As human societies departed from their original ecological niche, created agriculture, civilization, and eventually mass societies, dominant individuals made themselves and their progeny ever less vulnerable to retribution or challenge, and everyone else found themselves in increasingly confusing, oppressive, and entrenched social, political, and economic systems. Meritocracy gave way to arbitrary power and tyranny, with most people living abject lives as slaves in one form or another. No wonder so many people want simple instructions, "role models" to follow, a concept of a "mainstream" to be a part of -- notions unknown to the Founders and not included in the Constitution.

Will we get fooled again?

Devo named itself and based its work not just on a musical concept but on a sociopolitical one: "de-evolution" -- as the official Devo website puts it, "the idea that instead of evolving, mankind has actually regressed, as evidenced by the dysfunction and herd mentality of American society." Often misunderstood as promoting this mentality and thereby a tendency toward fascism, Devo in fact satirizes de-evolution, groupthink, conformity, needless surrender to authority. Satire involves adopting the persona of the subject of one’s comment. At its most successful, it simultaneously exposes and sympathizes, as compared to merely ridiculing or lambasting.

The band’s trademark mock-robotic instrumentation, vocals, costumes & other visuals, and stage movements lead superficial listeners to think the band sincerely promotes what it in fact satirizes. The seriousness of Mark Mothersbaugh and Gerald V. Casale’s lyrics is comedic, comedy in the true sense being serious entertainment. (Susan A. Schmidt and Deborah L. Smith also co-wrote "Gates Of Steel," according to the band’s official website but not according to some other sources.)

In establishing individual liberty and equal rights under the law as the bases of the US Constitution, the Founders sought to create a path to a shining city on a hill, not shiny vehicles and potato-chip bags. The market met basic needs as described in The Wealth of Nations, published the same year as the Declaration of Independence and Common Sense. Consumerism wasn’t a way of life, nor shopping an all-day amusement or fetish. By going from one distraction to another like "a dog who found two bones," we surrender our freedom to choose among things that matter and find ourselves gated off from our true selves, which are partly political.

The Constitution authorizes every citizen to exercise meaningful choices, but as Ralph Nader points out, Republicans and Democrats are very often the same wine in different bottles when it comes to sanctioning corporate rights eschewed by the Founders and precluded by the Constitution.
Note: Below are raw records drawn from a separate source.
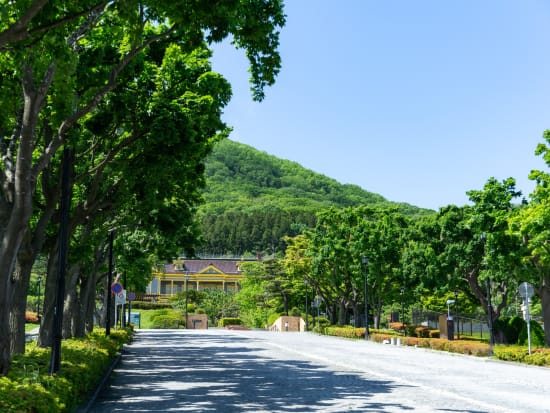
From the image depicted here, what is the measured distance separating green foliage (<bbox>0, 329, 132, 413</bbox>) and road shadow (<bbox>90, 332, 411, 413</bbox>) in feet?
1.73

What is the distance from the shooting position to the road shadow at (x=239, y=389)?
428 inches

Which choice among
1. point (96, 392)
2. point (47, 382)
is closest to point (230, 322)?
A: point (96, 392)

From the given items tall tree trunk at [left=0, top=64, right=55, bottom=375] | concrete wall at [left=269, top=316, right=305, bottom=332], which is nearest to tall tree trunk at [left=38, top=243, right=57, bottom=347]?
tall tree trunk at [left=0, top=64, right=55, bottom=375]

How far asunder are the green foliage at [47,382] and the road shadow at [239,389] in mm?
528

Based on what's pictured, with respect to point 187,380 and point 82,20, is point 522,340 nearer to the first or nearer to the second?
point 187,380

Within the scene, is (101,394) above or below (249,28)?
below

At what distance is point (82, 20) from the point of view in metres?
12.0

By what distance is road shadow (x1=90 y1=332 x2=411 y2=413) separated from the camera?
10859 millimetres

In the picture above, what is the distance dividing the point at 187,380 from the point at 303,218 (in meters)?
147

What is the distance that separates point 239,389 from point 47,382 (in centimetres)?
518

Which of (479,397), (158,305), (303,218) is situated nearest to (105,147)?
(479,397)

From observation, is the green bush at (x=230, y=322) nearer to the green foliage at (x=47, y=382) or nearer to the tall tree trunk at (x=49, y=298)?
the tall tree trunk at (x=49, y=298)

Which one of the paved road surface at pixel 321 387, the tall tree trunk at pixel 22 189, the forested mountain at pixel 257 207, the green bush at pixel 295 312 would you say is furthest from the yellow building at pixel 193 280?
the tall tree trunk at pixel 22 189

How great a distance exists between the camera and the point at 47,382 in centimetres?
949
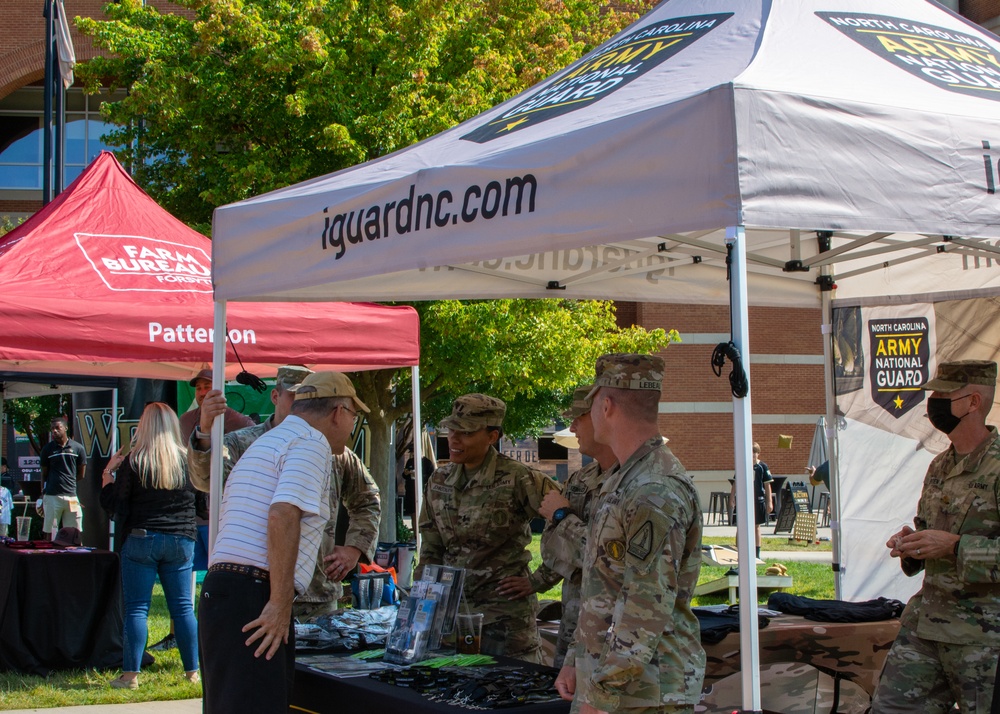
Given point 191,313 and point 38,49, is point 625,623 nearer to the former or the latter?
point 191,313

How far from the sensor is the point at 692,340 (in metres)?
28.1

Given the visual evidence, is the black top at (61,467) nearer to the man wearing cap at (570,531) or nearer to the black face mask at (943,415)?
the man wearing cap at (570,531)

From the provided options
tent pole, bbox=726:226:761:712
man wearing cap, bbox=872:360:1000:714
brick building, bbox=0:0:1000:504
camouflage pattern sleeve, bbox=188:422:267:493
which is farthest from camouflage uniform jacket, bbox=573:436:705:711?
brick building, bbox=0:0:1000:504

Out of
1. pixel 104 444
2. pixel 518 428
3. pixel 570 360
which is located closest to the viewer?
pixel 104 444

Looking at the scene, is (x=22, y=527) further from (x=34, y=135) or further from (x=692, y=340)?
(x=34, y=135)

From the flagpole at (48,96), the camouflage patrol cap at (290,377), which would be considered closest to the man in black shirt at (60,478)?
the flagpole at (48,96)

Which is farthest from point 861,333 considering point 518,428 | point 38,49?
point 38,49

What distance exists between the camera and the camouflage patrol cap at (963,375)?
418cm

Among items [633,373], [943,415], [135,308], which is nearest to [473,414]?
[633,373]

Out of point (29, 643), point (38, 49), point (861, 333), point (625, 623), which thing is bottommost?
point (29, 643)

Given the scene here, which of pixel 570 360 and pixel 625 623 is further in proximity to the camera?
pixel 570 360

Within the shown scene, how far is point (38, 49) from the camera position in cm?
2677

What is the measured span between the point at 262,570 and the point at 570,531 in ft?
3.80

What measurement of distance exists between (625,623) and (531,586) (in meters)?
1.87
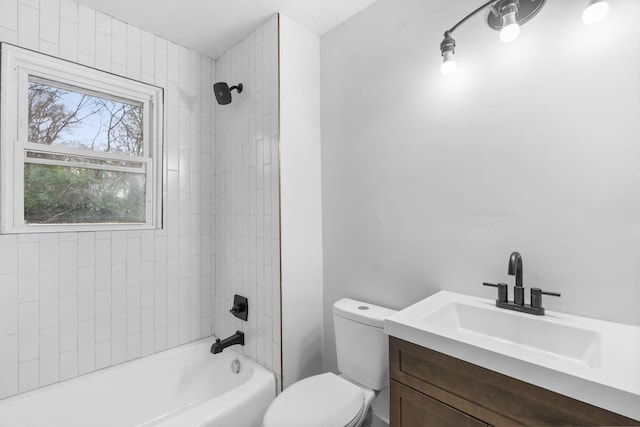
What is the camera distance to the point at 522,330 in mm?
1058

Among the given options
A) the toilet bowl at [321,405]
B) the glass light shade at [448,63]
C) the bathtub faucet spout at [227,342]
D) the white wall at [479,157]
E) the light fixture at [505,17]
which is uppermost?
the light fixture at [505,17]

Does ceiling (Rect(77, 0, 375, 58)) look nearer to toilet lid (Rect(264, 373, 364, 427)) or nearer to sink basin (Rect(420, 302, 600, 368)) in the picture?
sink basin (Rect(420, 302, 600, 368))

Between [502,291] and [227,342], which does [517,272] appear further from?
[227,342]

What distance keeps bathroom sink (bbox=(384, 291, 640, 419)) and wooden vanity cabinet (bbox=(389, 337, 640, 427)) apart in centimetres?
3

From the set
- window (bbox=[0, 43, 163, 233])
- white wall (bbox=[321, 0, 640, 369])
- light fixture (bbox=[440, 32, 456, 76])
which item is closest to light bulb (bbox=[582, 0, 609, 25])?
white wall (bbox=[321, 0, 640, 369])

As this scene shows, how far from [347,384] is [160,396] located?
123cm

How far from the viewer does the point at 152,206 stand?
1.96 meters

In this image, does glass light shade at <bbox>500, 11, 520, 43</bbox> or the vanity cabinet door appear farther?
glass light shade at <bbox>500, 11, 520, 43</bbox>

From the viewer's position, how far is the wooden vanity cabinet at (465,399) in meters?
0.69

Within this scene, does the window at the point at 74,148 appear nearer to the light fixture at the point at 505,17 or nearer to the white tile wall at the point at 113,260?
the white tile wall at the point at 113,260

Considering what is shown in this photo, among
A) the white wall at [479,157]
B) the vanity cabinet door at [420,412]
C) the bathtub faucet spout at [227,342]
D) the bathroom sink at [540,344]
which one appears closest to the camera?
the bathroom sink at [540,344]

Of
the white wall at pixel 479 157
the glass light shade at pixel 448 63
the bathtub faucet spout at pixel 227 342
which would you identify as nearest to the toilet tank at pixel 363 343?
the white wall at pixel 479 157

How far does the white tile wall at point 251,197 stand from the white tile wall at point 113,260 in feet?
0.47

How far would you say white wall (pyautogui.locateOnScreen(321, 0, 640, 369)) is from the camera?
996mm
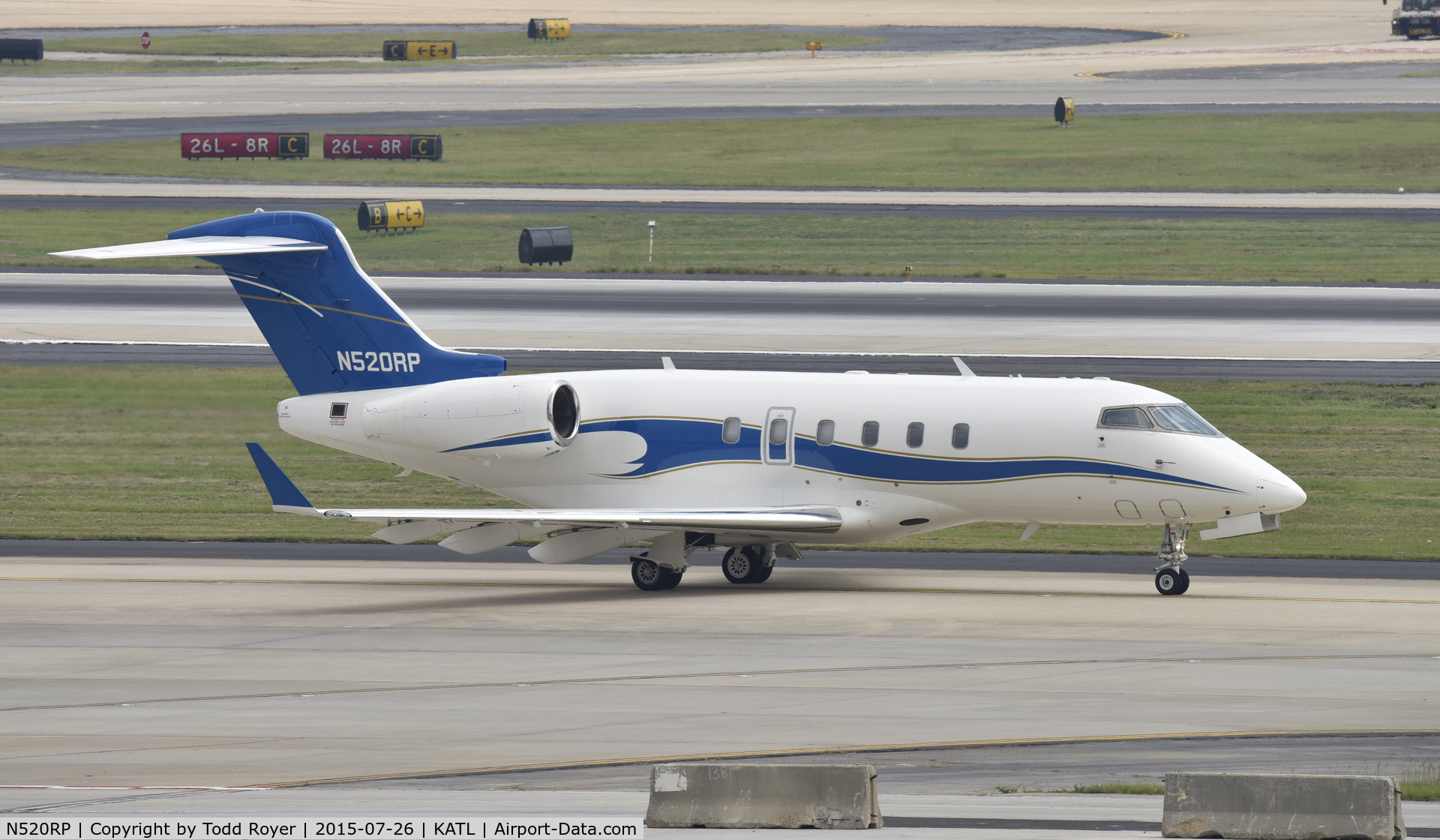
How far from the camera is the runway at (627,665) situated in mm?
19906

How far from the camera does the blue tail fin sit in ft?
109

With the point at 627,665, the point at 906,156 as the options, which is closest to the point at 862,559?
the point at 627,665

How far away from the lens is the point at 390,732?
67.1 feet

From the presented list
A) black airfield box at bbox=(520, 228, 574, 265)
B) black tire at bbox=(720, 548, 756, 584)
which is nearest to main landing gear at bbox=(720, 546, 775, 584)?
black tire at bbox=(720, 548, 756, 584)

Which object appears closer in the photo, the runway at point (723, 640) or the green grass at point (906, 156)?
the runway at point (723, 640)

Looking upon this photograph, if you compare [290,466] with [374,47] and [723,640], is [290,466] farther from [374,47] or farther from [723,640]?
[374,47]

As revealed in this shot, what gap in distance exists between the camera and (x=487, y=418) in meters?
32.2

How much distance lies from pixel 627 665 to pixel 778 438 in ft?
25.8

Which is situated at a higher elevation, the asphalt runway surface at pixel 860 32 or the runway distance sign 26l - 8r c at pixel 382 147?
the asphalt runway surface at pixel 860 32

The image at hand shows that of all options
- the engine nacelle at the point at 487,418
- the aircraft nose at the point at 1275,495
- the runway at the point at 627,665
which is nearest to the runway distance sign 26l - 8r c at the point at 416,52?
the runway at the point at 627,665

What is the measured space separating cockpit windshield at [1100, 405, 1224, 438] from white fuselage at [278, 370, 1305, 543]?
124 mm

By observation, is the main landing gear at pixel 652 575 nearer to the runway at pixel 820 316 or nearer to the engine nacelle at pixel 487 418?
the engine nacelle at pixel 487 418

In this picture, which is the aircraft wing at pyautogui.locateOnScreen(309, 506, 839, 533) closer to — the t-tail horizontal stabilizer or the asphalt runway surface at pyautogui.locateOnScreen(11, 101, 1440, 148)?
the t-tail horizontal stabilizer

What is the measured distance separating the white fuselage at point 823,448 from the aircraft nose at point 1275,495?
0.02 meters
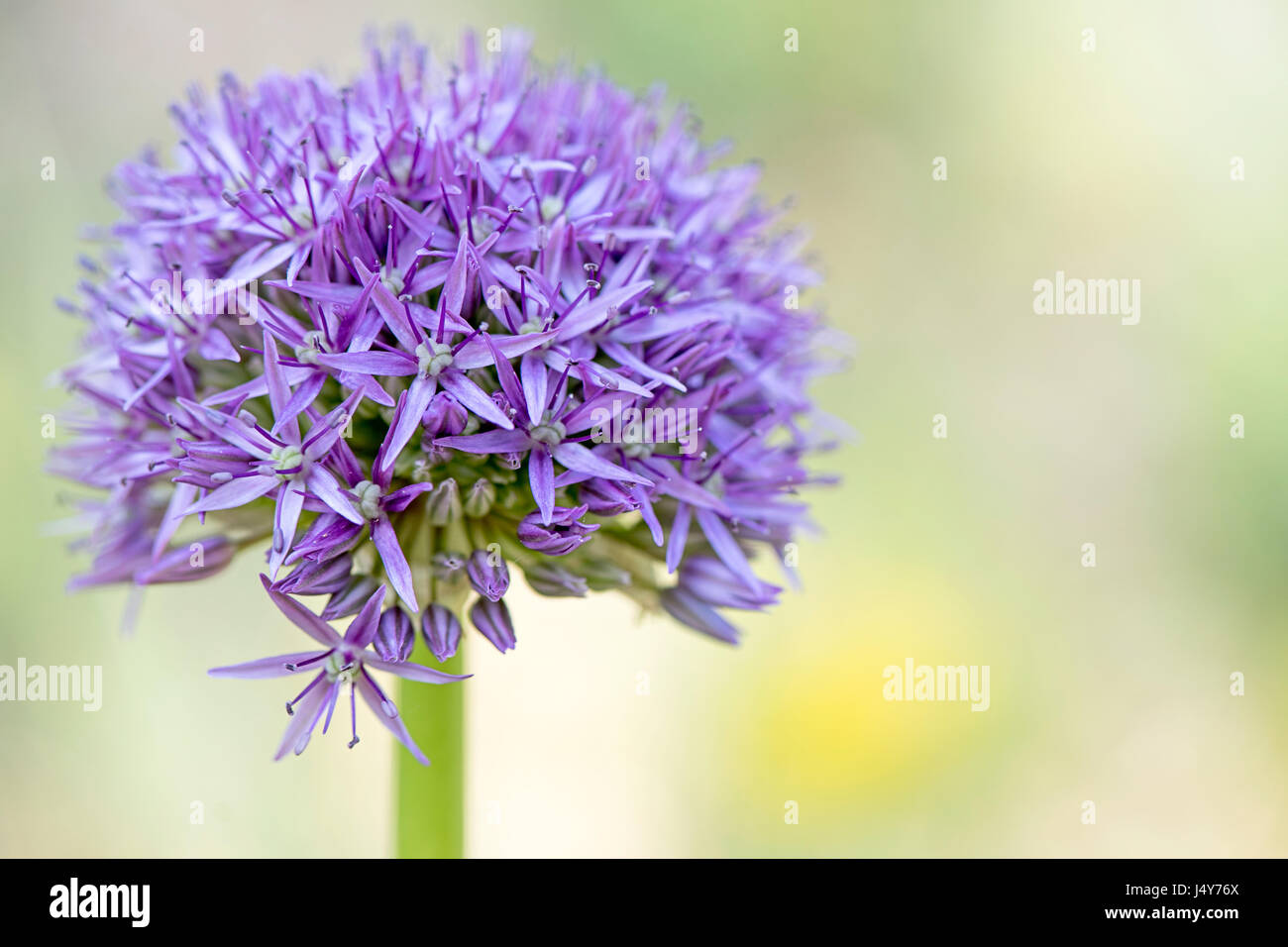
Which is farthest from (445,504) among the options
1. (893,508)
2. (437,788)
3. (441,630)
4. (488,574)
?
(893,508)

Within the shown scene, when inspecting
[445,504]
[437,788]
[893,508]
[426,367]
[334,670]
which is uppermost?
[426,367]

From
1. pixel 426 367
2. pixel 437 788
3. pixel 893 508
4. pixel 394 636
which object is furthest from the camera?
pixel 893 508

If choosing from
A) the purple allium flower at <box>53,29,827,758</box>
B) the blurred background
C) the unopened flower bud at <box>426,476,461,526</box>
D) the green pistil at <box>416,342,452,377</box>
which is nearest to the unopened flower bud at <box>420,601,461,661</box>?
the purple allium flower at <box>53,29,827,758</box>

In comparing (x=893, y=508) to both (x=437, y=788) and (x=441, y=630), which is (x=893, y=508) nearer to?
(x=437, y=788)

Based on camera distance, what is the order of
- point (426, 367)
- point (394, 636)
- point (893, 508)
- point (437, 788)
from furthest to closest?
point (893, 508) < point (437, 788) < point (394, 636) < point (426, 367)

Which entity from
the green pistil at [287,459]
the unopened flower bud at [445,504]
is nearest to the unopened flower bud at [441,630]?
the unopened flower bud at [445,504]

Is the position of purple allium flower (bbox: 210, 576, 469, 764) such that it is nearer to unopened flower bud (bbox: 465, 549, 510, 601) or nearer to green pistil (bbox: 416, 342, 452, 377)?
A: unopened flower bud (bbox: 465, 549, 510, 601)

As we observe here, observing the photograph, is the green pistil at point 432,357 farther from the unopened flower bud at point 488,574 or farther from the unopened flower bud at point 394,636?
the unopened flower bud at point 394,636
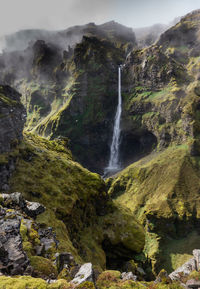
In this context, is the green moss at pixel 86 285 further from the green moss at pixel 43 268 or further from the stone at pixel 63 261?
the stone at pixel 63 261

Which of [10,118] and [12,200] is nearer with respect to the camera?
[12,200]

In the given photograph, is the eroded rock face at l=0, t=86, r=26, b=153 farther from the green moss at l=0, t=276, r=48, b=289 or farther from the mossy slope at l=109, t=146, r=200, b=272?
the mossy slope at l=109, t=146, r=200, b=272

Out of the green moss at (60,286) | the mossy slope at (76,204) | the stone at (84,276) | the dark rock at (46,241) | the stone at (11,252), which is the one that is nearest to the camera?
the green moss at (60,286)

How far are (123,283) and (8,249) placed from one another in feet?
28.3

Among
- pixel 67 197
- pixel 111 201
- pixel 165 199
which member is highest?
pixel 67 197

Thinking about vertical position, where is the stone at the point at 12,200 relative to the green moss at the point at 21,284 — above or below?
below

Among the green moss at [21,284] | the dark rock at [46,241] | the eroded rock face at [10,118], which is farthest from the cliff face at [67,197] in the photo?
the green moss at [21,284]

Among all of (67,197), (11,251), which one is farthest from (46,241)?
(67,197)

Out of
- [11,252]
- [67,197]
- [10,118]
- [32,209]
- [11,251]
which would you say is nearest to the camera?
[11,252]

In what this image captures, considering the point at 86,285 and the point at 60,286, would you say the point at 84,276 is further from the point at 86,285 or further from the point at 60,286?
the point at 60,286

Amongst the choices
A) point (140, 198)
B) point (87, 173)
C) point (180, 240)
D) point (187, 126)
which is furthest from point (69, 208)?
A: point (187, 126)

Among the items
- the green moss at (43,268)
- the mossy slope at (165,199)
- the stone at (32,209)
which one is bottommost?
the mossy slope at (165,199)

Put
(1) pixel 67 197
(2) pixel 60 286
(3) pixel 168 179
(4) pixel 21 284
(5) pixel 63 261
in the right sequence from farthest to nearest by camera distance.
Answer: (3) pixel 168 179, (1) pixel 67 197, (5) pixel 63 261, (2) pixel 60 286, (4) pixel 21 284

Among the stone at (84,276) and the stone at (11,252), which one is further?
the stone at (11,252)
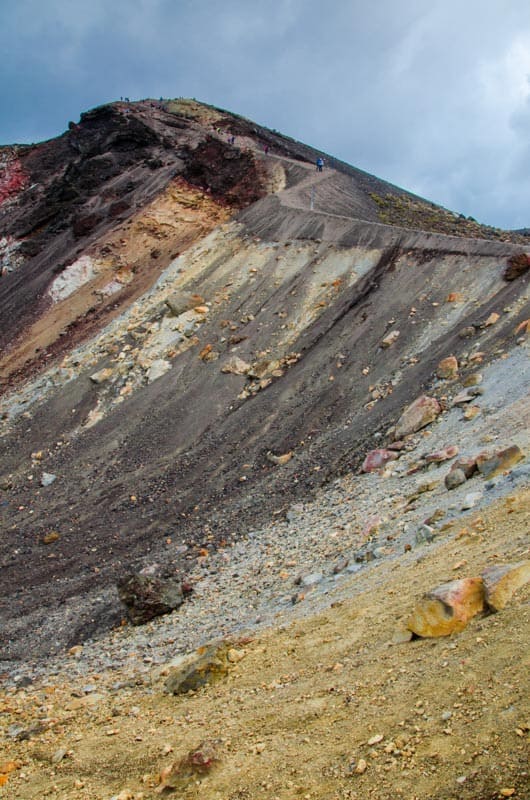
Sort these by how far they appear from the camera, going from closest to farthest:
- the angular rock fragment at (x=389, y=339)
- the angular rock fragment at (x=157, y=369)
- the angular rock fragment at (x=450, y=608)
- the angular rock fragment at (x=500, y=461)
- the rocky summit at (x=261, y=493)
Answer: the rocky summit at (x=261, y=493) < the angular rock fragment at (x=450, y=608) < the angular rock fragment at (x=500, y=461) < the angular rock fragment at (x=389, y=339) < the angular rock fragment at (x=157, y=369)

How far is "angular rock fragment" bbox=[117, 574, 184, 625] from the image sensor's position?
38.3 feet

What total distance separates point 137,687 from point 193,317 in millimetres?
16057

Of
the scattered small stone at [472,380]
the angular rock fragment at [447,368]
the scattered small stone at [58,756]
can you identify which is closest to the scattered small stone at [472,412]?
the scattered small stone at [472,380]

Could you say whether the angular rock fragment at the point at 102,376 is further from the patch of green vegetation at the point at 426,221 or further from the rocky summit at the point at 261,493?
the patch of green vegetation at the point at 426,221

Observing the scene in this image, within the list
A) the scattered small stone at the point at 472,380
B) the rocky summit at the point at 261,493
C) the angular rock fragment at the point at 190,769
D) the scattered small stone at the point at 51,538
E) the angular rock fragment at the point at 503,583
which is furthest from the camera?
the scattered small stone at the point at 51,538

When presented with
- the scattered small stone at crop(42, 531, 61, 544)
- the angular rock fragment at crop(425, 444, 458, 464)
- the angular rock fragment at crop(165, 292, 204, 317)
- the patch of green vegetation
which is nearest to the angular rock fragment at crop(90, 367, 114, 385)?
the angular rock fragment at crop(165, 292, 204, 317)

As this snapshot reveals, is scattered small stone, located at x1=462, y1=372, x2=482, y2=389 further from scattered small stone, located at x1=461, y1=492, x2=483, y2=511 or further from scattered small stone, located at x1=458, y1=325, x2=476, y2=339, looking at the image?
scattered small stone, located at x1=461, y1=492, x2=483, y2=511

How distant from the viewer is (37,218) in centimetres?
3750

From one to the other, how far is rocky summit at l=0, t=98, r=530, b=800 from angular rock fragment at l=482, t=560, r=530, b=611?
0.07 feet

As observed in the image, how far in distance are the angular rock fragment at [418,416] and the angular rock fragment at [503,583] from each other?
8.15 m

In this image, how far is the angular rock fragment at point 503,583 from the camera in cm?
630

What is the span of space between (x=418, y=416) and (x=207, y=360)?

With John McCain and Barack Obama vying for the presidency in a society where public discourse has largely devolved into television ads and mass-media distortions of candidates and their records as well as of the Constitution and the law -- all funded by non-living, non-feeling, non-thinking corporations -- time will tell whether we use our freedom of choice and twist away the gates of steel or submit to those paying to determine what we think about and languish behind barriers we choose not to recognize, let alone twist away.